Red drum can be found all over in the water column, but mainly are spotted patrolling around in shallow grass flats and oyster beds where they root around like aquatic vacuum cleaners hunting by both sight and touch for crabs, shrimp and smaller fish. Red drums are gluttonous feeders, and these bruisers regularly take their meals at the surface. Mullet, pinfish and menhaden are also popular live bait choices for reds. For those anglers who prefer fishing with artificial lures, top water skitter walkers, twitch baits, jerk baits and assorted popping corks all make excellent options.
Red drum tend to inhabit shallow waters making kayaks, sups and smaller individual fishing vessels incredibly popular among inshore sport anglers targeting Red Drum. Larger gas powered skiffs and flats boats also allow fishermen to get to where these bruisers feed, and throughout the Gulf Coast, chartered trips are widely available that aim to put you in the middle of the action.
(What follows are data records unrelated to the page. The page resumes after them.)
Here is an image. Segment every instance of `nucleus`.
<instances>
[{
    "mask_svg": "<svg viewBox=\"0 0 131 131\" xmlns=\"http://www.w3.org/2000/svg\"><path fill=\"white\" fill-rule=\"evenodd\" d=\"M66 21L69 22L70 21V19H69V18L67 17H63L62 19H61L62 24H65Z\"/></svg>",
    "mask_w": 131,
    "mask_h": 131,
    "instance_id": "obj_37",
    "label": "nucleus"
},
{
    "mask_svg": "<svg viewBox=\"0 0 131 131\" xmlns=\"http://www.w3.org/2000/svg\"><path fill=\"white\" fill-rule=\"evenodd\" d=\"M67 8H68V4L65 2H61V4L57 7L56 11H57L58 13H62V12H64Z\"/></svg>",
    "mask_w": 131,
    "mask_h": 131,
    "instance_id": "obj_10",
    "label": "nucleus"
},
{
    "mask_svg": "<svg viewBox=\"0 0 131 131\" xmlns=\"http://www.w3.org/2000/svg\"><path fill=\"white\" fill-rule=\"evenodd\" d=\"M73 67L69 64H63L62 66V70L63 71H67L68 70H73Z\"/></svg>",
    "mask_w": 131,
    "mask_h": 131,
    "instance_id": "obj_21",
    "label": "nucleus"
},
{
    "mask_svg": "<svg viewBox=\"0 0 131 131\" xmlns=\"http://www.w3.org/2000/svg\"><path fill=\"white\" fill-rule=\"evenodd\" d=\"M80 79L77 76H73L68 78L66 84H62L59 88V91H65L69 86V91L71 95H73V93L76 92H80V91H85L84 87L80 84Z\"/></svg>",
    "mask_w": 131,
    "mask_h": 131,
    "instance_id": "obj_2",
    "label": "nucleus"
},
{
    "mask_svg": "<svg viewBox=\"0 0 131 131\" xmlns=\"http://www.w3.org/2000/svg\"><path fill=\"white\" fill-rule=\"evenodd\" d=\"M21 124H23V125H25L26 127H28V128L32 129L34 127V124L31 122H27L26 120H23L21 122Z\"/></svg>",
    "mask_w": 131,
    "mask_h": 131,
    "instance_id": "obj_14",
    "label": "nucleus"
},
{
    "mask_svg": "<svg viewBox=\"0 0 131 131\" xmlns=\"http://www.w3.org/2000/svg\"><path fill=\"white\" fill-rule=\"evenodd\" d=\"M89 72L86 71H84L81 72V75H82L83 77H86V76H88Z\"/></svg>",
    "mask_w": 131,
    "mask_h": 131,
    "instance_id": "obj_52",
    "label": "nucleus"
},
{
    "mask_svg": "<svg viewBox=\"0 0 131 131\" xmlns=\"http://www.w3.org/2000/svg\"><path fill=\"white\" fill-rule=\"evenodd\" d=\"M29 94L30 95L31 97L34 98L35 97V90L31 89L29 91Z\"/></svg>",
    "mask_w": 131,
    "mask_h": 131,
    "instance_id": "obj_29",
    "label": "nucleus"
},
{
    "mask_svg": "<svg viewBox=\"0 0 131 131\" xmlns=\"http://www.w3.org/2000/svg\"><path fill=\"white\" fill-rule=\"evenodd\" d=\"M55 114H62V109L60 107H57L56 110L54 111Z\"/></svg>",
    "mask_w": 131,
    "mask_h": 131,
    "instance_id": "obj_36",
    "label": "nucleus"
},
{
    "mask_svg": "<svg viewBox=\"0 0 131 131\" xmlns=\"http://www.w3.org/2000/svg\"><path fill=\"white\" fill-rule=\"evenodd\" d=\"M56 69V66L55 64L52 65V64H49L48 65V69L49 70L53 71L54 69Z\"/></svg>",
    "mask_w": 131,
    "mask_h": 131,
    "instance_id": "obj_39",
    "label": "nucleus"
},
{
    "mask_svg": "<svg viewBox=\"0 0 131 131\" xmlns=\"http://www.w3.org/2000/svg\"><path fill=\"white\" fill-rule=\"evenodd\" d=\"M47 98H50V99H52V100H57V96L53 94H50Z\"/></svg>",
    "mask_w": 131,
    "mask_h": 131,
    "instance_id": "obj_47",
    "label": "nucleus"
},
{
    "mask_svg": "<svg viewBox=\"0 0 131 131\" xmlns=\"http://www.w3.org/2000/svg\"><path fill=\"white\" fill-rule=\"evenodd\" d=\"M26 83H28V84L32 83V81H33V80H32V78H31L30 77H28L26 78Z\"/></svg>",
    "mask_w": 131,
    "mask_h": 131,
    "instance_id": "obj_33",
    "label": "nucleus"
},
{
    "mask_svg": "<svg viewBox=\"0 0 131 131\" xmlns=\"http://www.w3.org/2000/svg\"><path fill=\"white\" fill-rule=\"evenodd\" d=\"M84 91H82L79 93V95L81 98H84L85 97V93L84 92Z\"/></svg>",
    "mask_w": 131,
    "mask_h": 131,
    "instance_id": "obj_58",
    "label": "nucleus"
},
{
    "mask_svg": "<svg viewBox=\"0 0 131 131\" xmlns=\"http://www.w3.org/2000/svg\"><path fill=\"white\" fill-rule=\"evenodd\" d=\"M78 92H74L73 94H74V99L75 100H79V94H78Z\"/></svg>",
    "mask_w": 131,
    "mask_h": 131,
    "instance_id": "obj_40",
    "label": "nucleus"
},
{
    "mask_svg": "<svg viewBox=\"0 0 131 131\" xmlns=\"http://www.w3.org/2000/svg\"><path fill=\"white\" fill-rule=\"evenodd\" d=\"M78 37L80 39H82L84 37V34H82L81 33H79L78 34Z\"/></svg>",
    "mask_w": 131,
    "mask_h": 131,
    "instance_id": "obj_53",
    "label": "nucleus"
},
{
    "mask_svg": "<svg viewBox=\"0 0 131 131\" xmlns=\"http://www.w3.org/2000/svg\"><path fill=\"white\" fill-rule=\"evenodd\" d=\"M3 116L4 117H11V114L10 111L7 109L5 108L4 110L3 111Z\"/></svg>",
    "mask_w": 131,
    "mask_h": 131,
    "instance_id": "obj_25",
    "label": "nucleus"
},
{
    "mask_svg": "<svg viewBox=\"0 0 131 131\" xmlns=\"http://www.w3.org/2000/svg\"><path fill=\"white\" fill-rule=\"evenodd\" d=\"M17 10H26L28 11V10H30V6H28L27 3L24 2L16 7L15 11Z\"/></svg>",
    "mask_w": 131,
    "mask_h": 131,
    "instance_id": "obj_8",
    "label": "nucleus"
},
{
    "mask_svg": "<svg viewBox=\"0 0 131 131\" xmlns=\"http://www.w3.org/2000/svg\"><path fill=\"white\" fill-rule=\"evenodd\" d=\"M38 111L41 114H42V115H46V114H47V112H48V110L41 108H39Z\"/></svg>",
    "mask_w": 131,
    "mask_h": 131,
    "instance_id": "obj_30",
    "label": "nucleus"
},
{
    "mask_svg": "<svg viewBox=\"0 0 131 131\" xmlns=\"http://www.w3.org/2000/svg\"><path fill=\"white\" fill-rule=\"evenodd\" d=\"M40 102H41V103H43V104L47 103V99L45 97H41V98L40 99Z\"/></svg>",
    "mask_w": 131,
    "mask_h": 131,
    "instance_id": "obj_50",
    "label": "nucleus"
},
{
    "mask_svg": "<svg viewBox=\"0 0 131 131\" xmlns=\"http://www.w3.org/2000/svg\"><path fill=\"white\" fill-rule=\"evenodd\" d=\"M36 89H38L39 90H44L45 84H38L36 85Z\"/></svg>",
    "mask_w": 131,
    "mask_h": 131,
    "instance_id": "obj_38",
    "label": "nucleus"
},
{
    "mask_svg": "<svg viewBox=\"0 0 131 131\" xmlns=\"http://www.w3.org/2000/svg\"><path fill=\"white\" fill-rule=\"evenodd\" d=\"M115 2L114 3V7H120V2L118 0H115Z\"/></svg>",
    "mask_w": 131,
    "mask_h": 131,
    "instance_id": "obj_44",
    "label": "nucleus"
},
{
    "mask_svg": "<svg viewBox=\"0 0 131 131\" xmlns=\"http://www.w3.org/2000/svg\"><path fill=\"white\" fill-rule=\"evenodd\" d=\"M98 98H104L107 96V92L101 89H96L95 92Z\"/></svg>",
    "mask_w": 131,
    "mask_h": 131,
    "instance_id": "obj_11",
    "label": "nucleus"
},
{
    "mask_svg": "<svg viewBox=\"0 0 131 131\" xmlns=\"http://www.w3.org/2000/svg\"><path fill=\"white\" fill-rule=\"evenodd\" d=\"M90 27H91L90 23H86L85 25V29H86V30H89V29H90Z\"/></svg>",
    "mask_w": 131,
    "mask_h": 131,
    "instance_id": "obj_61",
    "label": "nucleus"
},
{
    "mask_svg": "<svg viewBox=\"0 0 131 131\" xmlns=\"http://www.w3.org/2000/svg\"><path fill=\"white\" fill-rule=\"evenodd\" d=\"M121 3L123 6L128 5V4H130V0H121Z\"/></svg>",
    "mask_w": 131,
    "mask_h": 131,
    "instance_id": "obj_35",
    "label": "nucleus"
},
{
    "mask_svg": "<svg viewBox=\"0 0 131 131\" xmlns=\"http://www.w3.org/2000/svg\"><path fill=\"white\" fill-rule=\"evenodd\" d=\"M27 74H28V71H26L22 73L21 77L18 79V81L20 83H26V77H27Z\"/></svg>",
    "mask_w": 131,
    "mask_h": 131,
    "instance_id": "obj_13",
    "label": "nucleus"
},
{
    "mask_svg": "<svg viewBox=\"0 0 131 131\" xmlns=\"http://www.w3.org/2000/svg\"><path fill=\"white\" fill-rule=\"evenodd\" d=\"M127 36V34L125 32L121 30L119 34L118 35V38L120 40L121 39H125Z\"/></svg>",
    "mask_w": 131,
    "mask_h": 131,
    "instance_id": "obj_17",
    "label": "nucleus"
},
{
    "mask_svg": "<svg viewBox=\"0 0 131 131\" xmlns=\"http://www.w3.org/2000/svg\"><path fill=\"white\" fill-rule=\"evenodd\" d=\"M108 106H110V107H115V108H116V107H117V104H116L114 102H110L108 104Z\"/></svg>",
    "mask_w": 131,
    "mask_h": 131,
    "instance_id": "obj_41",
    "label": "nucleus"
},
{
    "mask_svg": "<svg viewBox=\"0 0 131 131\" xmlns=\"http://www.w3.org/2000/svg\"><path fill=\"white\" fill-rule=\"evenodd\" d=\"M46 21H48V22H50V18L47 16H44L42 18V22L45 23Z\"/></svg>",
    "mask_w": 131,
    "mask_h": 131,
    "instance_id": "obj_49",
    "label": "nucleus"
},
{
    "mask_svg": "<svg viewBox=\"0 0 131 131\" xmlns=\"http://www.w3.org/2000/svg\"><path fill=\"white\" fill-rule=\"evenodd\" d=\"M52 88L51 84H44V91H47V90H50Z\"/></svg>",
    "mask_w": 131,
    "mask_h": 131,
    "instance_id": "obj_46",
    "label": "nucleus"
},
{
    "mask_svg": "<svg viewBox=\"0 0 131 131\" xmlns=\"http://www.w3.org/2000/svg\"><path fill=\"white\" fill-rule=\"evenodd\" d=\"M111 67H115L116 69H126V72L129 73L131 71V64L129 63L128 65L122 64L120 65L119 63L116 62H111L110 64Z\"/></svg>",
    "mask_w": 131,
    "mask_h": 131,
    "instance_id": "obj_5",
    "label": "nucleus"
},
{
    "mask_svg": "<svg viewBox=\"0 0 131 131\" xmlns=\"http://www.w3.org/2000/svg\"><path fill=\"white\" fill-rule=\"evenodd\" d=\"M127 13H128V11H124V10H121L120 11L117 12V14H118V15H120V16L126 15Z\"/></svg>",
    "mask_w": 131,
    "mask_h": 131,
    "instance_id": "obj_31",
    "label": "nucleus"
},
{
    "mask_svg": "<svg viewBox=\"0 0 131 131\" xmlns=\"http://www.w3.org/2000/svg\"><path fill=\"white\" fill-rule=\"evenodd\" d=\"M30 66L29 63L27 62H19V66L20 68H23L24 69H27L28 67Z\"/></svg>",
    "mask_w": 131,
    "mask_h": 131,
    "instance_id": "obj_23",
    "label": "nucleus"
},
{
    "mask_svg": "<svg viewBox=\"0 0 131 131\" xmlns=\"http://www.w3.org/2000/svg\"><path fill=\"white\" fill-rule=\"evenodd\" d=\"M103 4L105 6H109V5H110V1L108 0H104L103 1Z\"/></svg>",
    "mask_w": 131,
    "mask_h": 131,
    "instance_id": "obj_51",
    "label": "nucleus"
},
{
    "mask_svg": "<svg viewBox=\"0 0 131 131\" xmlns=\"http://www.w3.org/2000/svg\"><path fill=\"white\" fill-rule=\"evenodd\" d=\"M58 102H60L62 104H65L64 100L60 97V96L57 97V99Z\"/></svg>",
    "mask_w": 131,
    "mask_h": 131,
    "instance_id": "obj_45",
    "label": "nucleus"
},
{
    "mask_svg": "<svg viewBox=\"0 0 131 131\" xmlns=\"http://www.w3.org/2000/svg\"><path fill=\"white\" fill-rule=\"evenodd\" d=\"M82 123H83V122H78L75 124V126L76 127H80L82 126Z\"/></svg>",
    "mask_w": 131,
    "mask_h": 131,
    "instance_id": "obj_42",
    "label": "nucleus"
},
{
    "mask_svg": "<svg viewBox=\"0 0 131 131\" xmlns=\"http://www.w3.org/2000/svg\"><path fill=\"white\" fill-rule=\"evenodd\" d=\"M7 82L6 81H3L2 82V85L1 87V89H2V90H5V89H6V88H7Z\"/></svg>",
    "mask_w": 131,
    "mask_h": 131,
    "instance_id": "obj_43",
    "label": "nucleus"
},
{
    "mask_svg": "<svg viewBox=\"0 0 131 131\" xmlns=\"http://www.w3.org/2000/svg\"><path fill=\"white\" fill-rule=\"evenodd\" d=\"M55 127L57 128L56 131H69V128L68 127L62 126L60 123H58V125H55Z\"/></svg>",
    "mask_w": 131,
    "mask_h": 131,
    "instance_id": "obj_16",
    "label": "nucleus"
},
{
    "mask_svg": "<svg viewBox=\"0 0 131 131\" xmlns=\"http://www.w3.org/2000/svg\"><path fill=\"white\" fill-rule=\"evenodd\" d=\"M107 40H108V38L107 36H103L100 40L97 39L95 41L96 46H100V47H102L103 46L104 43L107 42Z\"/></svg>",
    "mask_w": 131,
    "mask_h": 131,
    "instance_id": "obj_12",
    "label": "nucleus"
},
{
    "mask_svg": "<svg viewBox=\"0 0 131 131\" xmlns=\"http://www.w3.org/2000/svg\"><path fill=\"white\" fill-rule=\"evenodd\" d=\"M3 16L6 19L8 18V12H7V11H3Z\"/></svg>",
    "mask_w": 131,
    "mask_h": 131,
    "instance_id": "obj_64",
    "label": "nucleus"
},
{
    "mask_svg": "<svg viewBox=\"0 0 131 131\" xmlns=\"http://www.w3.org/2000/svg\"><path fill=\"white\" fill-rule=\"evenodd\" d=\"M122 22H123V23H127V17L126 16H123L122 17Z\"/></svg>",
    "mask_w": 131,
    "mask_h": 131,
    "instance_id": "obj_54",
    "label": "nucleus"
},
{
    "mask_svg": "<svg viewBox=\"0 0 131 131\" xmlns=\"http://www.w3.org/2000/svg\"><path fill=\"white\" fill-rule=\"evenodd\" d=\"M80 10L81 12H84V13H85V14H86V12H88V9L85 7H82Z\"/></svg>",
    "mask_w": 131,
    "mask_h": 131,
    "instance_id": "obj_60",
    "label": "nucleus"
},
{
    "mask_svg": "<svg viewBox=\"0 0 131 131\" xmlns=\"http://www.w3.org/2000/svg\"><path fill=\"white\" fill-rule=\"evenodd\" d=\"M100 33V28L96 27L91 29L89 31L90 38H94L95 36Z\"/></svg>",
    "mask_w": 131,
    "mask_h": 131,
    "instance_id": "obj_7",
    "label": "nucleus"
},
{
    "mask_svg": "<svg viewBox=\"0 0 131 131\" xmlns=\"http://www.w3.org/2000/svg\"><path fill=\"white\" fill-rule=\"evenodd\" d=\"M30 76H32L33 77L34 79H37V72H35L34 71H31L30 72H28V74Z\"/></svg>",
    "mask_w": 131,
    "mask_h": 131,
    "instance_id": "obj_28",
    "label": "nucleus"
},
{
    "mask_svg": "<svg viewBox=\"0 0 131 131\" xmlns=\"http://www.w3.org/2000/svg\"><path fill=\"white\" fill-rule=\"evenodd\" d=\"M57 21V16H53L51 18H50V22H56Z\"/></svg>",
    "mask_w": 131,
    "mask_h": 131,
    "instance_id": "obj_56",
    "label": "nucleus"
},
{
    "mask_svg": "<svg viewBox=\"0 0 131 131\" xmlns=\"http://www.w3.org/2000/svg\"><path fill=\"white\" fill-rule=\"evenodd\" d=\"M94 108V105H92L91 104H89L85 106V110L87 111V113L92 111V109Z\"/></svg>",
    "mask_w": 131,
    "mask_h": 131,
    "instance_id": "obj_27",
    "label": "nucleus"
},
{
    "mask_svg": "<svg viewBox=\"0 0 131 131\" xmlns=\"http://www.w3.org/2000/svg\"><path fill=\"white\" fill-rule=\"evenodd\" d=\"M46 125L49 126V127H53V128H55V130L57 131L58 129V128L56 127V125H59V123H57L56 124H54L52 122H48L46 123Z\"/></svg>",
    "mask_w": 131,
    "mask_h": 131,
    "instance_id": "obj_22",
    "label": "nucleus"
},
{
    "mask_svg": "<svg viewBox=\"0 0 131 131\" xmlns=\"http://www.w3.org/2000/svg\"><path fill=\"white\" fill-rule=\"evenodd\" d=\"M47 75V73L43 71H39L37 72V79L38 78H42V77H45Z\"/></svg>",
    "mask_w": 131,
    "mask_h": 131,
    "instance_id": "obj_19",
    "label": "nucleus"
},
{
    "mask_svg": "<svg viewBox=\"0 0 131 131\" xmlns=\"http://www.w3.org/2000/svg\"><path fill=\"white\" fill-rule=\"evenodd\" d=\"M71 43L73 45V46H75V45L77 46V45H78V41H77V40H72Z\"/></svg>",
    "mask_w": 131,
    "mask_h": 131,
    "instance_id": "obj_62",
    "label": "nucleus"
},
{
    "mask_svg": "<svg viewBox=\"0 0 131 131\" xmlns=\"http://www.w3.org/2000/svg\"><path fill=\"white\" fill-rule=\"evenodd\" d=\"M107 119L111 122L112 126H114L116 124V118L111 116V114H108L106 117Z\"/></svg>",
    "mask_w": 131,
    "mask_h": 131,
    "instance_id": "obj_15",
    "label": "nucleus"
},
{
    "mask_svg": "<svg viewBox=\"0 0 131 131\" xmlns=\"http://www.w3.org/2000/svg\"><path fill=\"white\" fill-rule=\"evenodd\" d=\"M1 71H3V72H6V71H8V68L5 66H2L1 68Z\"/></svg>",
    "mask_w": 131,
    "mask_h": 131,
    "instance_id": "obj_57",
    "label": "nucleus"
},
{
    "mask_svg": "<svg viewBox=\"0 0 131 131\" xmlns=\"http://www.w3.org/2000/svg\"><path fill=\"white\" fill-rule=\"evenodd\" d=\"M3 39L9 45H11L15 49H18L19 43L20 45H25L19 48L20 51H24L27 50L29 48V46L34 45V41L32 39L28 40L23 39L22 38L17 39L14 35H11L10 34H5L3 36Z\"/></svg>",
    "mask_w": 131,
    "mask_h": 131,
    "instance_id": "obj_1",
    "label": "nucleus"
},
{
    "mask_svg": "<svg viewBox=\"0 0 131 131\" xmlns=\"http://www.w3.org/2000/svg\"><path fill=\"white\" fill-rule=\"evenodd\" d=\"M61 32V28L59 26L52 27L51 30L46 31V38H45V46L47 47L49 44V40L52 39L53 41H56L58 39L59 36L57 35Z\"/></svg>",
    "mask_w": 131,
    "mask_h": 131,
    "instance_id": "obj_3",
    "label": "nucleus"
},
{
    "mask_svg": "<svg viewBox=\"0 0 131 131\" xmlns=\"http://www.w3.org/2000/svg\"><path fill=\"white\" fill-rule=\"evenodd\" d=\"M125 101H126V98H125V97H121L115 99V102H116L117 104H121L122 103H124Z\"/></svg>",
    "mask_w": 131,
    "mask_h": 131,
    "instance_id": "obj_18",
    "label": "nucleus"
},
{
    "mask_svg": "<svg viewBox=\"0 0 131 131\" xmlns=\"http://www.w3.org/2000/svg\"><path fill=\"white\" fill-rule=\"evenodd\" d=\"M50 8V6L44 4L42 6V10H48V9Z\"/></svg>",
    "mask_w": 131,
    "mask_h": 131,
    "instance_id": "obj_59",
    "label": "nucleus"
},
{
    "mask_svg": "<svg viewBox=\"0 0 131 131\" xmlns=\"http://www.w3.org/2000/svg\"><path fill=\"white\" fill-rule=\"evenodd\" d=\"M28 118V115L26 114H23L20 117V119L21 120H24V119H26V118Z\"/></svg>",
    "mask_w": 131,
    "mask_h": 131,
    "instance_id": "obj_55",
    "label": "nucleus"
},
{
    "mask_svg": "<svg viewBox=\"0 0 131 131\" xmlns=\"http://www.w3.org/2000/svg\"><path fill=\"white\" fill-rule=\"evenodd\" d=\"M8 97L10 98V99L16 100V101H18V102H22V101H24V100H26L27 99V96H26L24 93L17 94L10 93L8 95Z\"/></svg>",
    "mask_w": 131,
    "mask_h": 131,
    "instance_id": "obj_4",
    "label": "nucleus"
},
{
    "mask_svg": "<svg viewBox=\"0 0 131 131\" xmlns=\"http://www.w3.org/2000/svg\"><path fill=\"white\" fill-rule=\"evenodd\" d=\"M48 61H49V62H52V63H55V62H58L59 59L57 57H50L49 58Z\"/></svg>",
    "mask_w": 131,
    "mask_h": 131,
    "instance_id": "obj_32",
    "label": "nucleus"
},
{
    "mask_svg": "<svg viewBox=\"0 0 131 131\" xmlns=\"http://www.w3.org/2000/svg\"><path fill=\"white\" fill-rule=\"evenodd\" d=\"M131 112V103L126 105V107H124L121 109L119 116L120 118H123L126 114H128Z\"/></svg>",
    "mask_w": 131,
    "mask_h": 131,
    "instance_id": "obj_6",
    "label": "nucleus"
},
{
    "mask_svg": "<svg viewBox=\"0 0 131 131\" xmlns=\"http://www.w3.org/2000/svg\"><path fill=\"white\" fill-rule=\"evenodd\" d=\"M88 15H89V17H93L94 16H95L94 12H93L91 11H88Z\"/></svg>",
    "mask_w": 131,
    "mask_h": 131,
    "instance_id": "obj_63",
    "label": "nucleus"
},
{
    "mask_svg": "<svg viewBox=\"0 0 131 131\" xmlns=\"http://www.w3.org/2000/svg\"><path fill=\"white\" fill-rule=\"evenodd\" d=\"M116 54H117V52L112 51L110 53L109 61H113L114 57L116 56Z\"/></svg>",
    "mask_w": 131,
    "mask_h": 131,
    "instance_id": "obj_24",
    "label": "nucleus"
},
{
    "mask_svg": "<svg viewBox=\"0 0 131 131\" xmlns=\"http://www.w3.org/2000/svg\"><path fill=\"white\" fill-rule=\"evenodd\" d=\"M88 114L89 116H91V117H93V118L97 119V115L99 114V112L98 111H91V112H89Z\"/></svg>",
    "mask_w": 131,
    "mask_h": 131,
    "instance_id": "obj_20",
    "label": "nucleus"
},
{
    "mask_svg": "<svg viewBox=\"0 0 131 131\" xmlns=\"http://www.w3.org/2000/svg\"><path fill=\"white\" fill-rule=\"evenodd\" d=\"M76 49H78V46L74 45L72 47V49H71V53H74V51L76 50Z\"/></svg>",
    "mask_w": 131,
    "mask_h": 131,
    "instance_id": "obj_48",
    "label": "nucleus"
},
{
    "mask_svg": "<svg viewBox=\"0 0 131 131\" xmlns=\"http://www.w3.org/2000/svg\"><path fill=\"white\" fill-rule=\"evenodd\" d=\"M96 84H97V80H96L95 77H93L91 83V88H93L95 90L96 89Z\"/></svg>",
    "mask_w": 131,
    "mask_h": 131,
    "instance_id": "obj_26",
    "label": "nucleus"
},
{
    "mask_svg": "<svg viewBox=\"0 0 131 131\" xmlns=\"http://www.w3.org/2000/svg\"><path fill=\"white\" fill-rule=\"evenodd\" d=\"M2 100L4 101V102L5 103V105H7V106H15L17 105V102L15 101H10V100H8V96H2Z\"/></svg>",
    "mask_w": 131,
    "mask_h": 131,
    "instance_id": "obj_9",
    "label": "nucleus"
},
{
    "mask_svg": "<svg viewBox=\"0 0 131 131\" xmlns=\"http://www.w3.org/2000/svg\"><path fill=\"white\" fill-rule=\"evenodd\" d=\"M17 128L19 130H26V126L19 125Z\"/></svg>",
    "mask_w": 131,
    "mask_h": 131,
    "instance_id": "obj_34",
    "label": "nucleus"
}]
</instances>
Most areas in Florida allow recreational anglers to keep one fish per day between 18-28 inches. The average Red Fish in this size range weighs on average 5-8 pounds, and easily makes a gourmet seafood dinner for a family of four. Red Fish are so delicious, that during the 1980’s restaurant demand led to overfishing and brought redfish nearly to extinction in the Gulf. Thankfully though, strict rules on sizes and limits were introduced, and these favorites of sport fishers and dinner plates have rebounded nicely. If you fish anywhere in the Southeastern United States or East Coast, you are missing out if you aren’t after the reds.